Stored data
Content starts

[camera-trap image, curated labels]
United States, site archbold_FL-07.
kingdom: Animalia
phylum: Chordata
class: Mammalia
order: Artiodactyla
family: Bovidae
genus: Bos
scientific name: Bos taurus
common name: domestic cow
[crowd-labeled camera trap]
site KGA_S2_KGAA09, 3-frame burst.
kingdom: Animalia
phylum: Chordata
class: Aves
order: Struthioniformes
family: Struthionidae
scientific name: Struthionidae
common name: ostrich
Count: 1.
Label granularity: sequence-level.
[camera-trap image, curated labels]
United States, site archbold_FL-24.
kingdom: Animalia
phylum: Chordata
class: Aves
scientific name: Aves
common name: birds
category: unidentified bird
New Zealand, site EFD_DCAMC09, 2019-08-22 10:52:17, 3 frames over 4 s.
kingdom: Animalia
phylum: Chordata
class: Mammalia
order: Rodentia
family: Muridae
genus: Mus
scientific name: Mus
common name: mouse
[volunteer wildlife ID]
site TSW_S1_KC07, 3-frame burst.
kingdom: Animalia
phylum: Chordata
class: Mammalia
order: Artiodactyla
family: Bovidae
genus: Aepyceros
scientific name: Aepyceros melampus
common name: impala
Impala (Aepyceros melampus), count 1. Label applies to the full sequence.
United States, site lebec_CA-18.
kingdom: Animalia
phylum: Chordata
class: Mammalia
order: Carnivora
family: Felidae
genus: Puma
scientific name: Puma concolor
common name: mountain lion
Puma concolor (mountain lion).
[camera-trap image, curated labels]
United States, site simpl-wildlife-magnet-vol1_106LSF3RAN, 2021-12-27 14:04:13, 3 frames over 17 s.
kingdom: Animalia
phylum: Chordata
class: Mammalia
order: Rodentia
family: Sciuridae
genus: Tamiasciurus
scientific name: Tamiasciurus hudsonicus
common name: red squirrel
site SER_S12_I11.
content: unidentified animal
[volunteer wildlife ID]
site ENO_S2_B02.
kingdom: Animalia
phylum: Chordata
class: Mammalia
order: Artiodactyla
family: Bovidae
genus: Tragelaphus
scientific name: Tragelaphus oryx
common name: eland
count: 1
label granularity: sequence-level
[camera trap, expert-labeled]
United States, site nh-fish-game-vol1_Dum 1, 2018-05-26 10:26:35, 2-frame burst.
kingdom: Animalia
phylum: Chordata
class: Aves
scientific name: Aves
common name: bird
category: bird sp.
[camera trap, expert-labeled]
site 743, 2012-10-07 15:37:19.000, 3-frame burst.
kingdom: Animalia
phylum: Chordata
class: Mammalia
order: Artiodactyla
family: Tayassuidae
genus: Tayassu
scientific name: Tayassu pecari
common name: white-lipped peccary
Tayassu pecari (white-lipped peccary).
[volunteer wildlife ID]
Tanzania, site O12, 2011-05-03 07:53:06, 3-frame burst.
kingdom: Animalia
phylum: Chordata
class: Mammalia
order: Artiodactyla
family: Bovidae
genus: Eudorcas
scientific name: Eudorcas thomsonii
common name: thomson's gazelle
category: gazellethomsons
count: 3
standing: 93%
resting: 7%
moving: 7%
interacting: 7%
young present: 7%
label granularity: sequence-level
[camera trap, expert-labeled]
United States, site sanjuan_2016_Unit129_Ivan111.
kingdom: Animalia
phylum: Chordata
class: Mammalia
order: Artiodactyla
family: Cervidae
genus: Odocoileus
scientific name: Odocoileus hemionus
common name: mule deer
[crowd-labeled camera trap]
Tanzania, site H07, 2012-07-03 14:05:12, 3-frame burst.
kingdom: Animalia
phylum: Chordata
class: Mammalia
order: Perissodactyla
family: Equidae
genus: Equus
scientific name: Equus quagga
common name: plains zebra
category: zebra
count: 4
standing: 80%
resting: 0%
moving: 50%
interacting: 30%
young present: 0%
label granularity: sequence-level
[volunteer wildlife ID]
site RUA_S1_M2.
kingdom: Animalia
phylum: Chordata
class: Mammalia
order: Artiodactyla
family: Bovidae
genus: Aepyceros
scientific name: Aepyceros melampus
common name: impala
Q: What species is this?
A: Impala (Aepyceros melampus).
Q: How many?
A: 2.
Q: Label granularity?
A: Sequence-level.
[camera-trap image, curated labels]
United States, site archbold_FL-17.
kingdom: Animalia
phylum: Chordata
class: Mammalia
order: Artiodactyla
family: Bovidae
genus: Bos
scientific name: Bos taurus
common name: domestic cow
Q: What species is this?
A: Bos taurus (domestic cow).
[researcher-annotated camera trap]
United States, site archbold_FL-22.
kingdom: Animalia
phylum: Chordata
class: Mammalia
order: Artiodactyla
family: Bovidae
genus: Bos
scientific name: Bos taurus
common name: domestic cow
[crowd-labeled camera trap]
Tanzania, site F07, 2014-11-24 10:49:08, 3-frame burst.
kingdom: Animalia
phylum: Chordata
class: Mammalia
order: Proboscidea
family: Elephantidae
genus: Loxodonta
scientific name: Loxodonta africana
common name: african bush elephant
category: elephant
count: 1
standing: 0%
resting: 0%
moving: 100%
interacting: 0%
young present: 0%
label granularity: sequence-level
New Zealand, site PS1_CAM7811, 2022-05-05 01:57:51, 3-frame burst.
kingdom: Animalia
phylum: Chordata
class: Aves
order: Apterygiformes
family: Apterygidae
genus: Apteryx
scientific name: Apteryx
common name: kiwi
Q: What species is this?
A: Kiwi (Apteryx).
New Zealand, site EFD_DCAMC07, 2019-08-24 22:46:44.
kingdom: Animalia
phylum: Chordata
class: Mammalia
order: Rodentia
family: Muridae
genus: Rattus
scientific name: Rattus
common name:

Content ends

ABOUT THIS EXERCISE: Take the entries above and copy out all lines with the string "frames".

EXPECTED OUTPUT:
New Zealand, site EFD_DCAMC09, 2019-08-22 10:52:17, 3 frames over 4 s.
United States, site simpl-wildlife-magnet-vol1_106LSF3RAN, 2021-12-27 14:04:13, 3 frames over 17 s.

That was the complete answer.